Yesterday I saw a meme on reddit about browsers and I did not see even one person mentioning this WEI shit. Everyone was praising Chrome. We are truly fucked.

[–] icepuncher69@sh.itjust.works 23 points 1 year ago* (last edited 1 year ago) (1 children)

So reddit is definetly being astrosurfed hard isnt it?

[–] Nythos@sh.itjust.works 15 points 1 year ago (1 children)
[–] icepuncher69@sh.itjust.works 7 points 1 year ago* (last edited 1 year ago)

"Turns around and disarms astronaut"

[–] starman@programming.dev 19 points 1 year ago

It's because people that are about FOSS, freedom and privacy have moved to lemmy already

[–] TwilightVulpine@lemmy.world 15 points 1 year ago

I imagine some will change their minds as soon as ad blocking starts to fail.

[–] Qvest@lemmy.world 4 points 1 year ago (2 children)

One thing I don't understand about all of this WEI: can't we just use a user agent switcher / spoofer to 'look' like chrome or any other browser and OS to counter this?

[–] Freakmiko@lemmy.world 6 points 1 year ago

This isn't about a user agent. In basic terms there is supposed to be some kind of software that attests that the browser is actually what it claims to be. On the other side, a server can trust this "attester" or not. So even if you wrote software that always attests what the browser claims to be, Netflix for example could say "nah, I don't trust you bro".

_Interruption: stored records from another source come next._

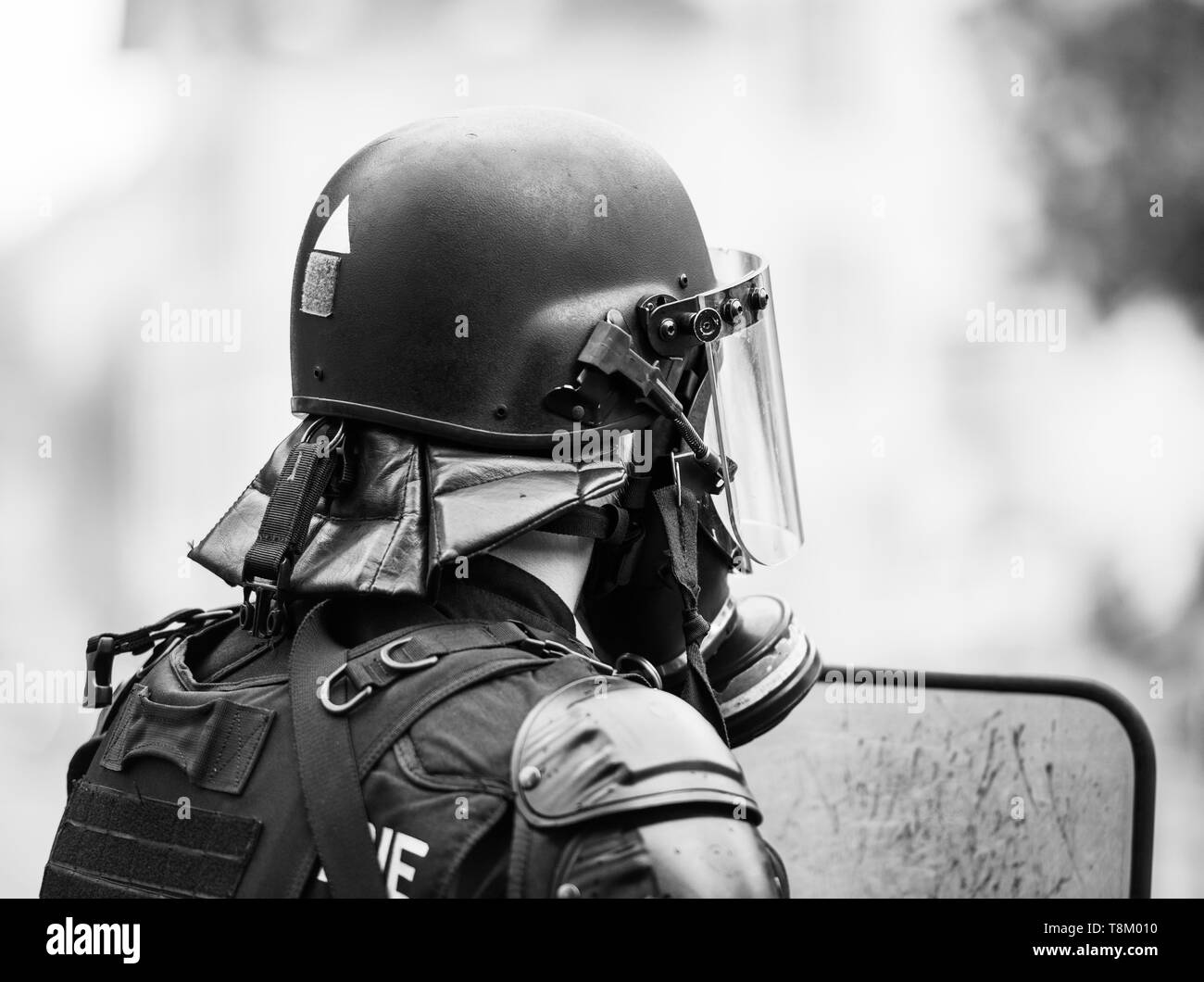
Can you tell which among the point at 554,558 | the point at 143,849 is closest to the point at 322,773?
the point at 143,849

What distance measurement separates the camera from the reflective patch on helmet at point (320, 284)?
185 cm

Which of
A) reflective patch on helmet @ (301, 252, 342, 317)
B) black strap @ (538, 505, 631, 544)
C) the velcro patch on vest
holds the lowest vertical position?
the velcro patch on vest

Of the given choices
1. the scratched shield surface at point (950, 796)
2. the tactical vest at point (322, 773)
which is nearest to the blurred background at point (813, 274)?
the scratched shield surface at point (950, 796)

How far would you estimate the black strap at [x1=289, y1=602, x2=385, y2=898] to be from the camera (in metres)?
1.47

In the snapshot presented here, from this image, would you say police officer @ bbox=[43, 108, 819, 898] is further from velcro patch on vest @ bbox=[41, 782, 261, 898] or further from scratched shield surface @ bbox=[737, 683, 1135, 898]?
scratched shield surface @ bbox=[737, 683, 1135, 898]

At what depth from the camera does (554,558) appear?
6.05 feet

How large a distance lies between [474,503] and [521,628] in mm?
168

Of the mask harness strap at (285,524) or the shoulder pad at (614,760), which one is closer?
the shoulder pad at (614,760)

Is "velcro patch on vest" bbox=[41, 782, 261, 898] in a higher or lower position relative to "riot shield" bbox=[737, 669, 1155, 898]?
higher

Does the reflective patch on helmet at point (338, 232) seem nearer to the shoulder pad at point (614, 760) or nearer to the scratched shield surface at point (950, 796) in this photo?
the shoulder pad at point (614, 760)

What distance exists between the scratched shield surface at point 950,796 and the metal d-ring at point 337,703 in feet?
4.77

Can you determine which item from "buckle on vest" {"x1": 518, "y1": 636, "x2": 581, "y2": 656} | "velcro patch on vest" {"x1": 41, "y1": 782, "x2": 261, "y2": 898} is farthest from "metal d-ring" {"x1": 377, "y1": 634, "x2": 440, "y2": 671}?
"velcro patch on vest" {"x1": 41, "y1": 782, "x2": 261, "y2": 898}

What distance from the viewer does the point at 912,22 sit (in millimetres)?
5172
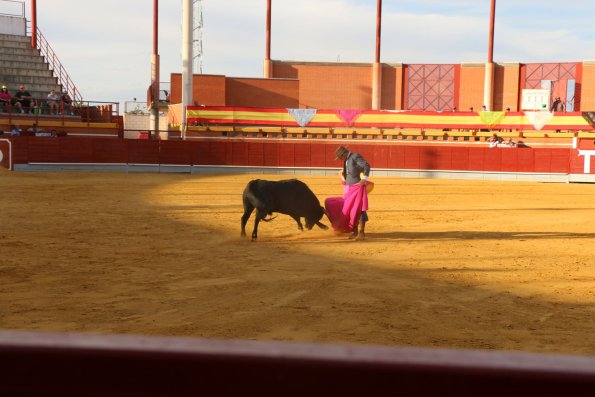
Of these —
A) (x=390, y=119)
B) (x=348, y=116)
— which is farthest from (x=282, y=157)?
(x=390, y=119)

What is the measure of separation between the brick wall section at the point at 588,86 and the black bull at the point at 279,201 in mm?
31066

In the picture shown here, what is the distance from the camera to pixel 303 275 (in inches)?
290

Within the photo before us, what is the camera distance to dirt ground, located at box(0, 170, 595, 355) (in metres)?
5.24

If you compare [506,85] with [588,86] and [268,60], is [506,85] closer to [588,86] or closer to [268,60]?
[588,86]

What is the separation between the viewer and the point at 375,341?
16.0 feet

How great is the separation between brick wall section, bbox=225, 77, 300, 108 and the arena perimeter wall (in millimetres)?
9125

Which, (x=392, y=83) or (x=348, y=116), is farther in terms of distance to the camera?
(x=392, y=83)

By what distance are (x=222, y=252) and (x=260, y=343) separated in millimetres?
7940

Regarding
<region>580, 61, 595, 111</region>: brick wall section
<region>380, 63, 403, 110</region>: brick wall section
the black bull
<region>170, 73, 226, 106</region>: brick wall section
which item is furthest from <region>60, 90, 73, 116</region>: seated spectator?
<region>580, 61, 595, 111</region>: brick wall section

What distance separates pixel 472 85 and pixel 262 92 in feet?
39.5

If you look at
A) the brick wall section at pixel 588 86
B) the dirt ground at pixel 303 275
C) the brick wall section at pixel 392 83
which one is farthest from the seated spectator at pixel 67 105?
the brick wall section at pixel 588 86

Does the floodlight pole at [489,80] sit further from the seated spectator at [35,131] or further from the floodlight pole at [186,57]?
the seated spectator at [35,131]

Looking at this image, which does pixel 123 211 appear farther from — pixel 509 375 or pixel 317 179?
pixel 509 375

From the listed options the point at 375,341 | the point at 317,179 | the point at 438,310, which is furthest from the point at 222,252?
the point at 317,179
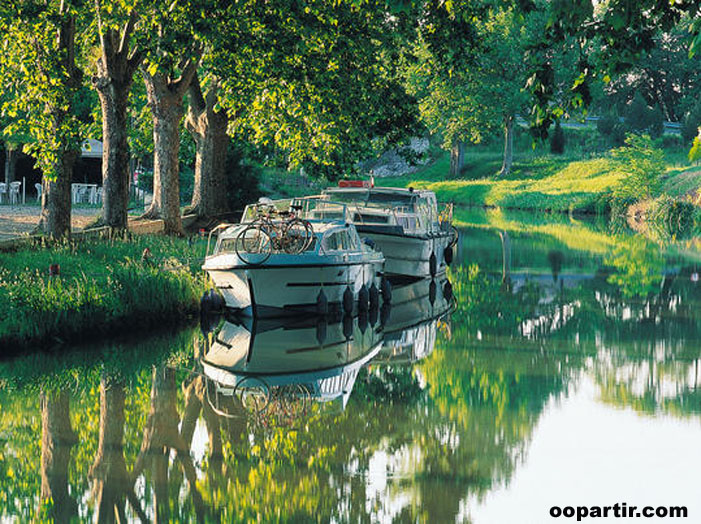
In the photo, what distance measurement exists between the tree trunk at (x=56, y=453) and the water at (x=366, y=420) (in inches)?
1.3

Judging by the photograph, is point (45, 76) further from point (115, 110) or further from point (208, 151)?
point (208, 151)

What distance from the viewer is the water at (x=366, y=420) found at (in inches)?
399

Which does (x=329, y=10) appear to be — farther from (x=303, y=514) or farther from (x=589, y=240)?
(x=589, y=240)

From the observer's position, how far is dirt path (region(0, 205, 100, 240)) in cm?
3202

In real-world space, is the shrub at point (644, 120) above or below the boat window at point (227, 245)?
above

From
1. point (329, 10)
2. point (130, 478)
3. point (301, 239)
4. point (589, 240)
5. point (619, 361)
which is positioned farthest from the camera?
point (589, 240)

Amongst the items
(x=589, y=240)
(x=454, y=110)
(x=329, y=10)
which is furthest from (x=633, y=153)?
(x=329, y=10)

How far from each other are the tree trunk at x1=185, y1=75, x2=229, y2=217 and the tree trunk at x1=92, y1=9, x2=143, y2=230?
10729 millimetres

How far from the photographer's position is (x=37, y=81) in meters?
23.2

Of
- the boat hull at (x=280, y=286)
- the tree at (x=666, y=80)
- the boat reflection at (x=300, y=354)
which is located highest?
the tree at (x=666, y=80)

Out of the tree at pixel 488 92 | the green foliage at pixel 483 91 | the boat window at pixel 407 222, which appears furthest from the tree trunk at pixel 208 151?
the tree at pixel 488 92

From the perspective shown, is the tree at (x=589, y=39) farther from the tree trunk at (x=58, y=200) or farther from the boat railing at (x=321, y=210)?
the tree trunk at (x=58, y=200)

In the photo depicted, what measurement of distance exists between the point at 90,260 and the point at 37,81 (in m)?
4.15

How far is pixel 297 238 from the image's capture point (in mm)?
21656
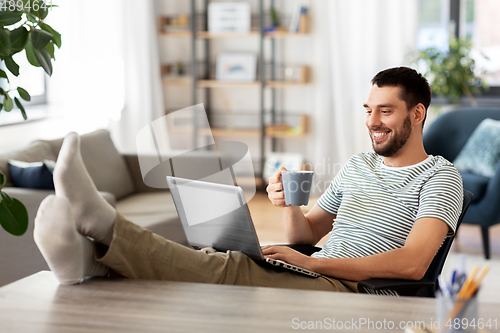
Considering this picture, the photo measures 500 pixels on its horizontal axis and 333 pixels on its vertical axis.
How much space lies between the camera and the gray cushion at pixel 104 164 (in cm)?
308

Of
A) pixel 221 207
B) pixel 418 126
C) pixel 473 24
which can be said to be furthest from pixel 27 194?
pixel 473 24

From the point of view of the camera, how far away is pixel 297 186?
4.63 ft

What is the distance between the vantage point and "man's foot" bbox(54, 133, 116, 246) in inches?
47.2

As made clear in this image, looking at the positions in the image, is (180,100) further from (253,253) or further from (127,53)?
(253,253)

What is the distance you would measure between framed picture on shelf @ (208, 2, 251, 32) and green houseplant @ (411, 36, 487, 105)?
1446 millimetres

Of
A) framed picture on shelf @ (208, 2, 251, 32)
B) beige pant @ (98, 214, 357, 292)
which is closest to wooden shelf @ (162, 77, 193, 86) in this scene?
framed picture on shelf @ (208, 2, 251, 32)

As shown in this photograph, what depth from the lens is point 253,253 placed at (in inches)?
58.7

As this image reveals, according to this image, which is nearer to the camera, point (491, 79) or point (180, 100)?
point (491, 79)

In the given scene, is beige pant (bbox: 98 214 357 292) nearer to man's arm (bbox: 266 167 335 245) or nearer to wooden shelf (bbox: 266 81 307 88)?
man's arm (bbox: 266 167 335 245)

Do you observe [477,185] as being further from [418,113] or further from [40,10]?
[40,10]

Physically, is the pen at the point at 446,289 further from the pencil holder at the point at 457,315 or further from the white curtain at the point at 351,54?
the white curtain at the point at 351,54

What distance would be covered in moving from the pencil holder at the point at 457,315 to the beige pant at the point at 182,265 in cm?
67

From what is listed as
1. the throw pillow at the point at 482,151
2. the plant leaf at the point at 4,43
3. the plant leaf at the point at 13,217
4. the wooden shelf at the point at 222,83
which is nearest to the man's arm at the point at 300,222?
the plant leaf at the point at 13,217

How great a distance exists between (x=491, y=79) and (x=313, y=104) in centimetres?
149
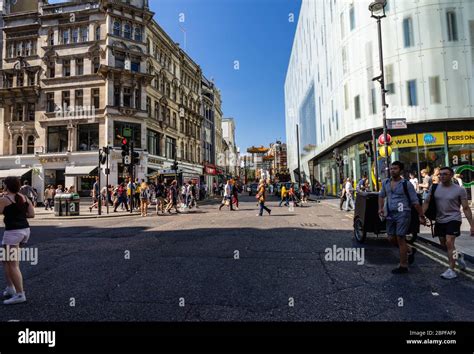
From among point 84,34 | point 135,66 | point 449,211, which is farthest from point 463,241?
point 84,34

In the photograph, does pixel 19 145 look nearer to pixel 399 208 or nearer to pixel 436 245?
pixel 399 208

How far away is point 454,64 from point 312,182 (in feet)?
93.3

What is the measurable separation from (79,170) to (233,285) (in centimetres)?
2818

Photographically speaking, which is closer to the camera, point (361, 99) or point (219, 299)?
point (219, 299)

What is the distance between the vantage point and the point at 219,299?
3992 millimetres

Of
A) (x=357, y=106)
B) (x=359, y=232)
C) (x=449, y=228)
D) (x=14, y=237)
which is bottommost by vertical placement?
(x=359, y=232)

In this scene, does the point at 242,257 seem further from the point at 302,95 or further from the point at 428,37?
the point at 302,95

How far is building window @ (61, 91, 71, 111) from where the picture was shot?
29739 millimetres

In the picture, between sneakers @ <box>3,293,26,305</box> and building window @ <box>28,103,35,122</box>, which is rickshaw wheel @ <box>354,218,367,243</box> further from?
building window @ <box>28,103,35,122</box>

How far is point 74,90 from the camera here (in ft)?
96.7

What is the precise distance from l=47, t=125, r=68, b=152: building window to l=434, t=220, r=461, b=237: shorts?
32.3 meters

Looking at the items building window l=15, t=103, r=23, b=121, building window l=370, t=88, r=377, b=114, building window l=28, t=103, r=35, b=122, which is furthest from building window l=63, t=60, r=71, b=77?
building window l=370, t=88, r=377, b=114

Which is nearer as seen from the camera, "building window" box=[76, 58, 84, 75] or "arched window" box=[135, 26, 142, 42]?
"building window" box=[76, 58, 84, 75]
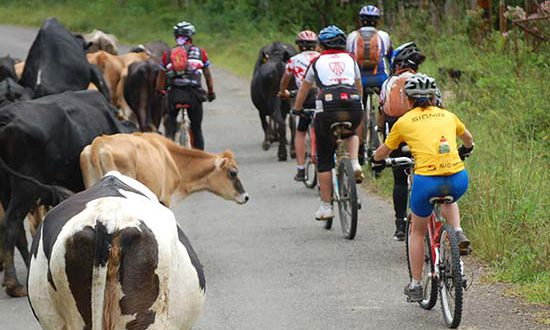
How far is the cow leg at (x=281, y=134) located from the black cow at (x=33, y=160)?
21.8 ft

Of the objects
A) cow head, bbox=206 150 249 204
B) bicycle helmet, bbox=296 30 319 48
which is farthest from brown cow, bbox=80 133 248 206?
bicycle helmet, bbox=296 30 319 48

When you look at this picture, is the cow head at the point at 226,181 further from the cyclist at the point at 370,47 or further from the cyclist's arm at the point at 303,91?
the cyclist at the point at 370,47

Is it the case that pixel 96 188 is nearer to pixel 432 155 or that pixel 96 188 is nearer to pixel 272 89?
pixel 432 155

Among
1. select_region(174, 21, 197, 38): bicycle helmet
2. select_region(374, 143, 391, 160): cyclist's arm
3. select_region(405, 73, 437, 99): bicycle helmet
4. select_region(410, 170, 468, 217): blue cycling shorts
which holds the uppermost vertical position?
select_region(405, 73, 437, 99): bicycle helmet

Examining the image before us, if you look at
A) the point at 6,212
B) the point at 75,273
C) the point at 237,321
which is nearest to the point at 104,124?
the point at 6,212

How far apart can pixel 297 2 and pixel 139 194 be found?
31.4 meters

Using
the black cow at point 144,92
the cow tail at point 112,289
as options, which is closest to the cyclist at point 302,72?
the black cow at point 144,92

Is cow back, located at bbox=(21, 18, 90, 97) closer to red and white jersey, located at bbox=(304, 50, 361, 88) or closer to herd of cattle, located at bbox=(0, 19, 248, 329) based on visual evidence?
A: herd of cattle, located at bbox=(0, 19, 248, 329)

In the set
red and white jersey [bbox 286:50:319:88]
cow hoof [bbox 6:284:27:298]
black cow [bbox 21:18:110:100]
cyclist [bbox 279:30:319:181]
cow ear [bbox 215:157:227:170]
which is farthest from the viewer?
red and white jersey [bbox 286:50:319:88]

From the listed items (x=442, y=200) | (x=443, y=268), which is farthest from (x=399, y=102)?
(x=443, y=268)

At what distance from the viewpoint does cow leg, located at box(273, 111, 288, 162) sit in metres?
18.1

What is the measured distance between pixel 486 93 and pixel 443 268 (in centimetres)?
948

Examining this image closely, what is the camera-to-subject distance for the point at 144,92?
1956 cm

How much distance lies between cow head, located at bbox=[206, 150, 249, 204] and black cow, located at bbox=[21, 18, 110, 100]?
3.22 metres
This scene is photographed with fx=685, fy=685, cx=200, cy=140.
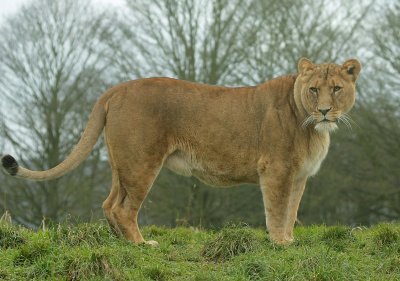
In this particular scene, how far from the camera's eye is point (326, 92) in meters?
7.94

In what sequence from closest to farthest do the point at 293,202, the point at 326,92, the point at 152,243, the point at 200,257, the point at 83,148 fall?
the point at 200,257 < the point at 152,243 < the point at 326,92 < the point at 83,148 < the point at 293,202

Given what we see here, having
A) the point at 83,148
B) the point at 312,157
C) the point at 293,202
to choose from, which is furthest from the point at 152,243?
the point at 312,157

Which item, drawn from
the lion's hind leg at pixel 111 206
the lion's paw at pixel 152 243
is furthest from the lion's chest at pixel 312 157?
the lion's hind leg at pixel 111 206

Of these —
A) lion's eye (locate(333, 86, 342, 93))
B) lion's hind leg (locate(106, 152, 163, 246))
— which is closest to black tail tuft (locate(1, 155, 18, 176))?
lion's hind leg (locate(106, 152, 163, 246))

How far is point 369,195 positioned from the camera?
25922 millimetres

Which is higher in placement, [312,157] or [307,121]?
[307,121]

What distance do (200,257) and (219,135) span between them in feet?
6.21

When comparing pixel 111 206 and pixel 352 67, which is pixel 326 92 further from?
pixel 111 206

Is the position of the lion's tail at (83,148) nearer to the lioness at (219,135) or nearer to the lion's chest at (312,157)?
the lioness at (219,135)

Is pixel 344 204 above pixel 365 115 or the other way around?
the other way around

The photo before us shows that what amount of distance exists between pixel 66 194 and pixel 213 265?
20.3 metres

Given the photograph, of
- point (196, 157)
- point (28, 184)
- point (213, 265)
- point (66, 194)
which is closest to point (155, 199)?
point (66, 194)

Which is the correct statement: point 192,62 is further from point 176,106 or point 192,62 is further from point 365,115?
point 176,106

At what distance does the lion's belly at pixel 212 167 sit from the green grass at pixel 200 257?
844 mm
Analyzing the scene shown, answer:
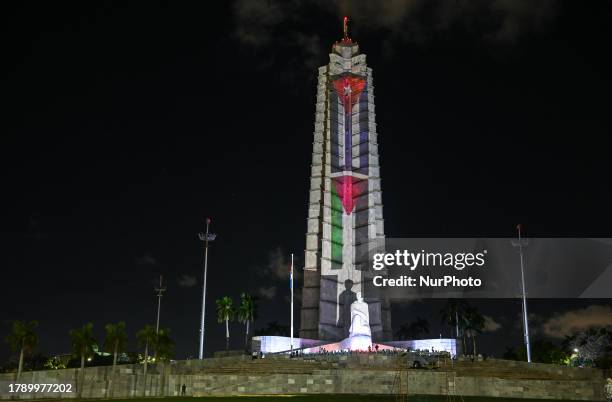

On Android this attestation would be done by the Google play services (afaik). On desktop, the OSs would need to implement this attestation.

Please someone correct me if I'm wrong on this.

While I haven't seen data to back this up, another Lemmy user called out that Intel chips may have support for running secure code the user cannot modify. The results are signed by an encryption key on the motherboard/CPU that cannot be extracted to fake the signature.

So let's say Chrome asks this hardware module to hash the executable code and some state for itself currently in RAM and sign it with Intel's private key on the motherboard/CPU. The "some state" portion ensures the hash is always unique. Maybe it is just a timestamp. Regardless, this helps the attestation server know Chrome has not been modified because the hash is unique and cannot simply be captured in flight once and then replayed/faked over and over like a user-agent string.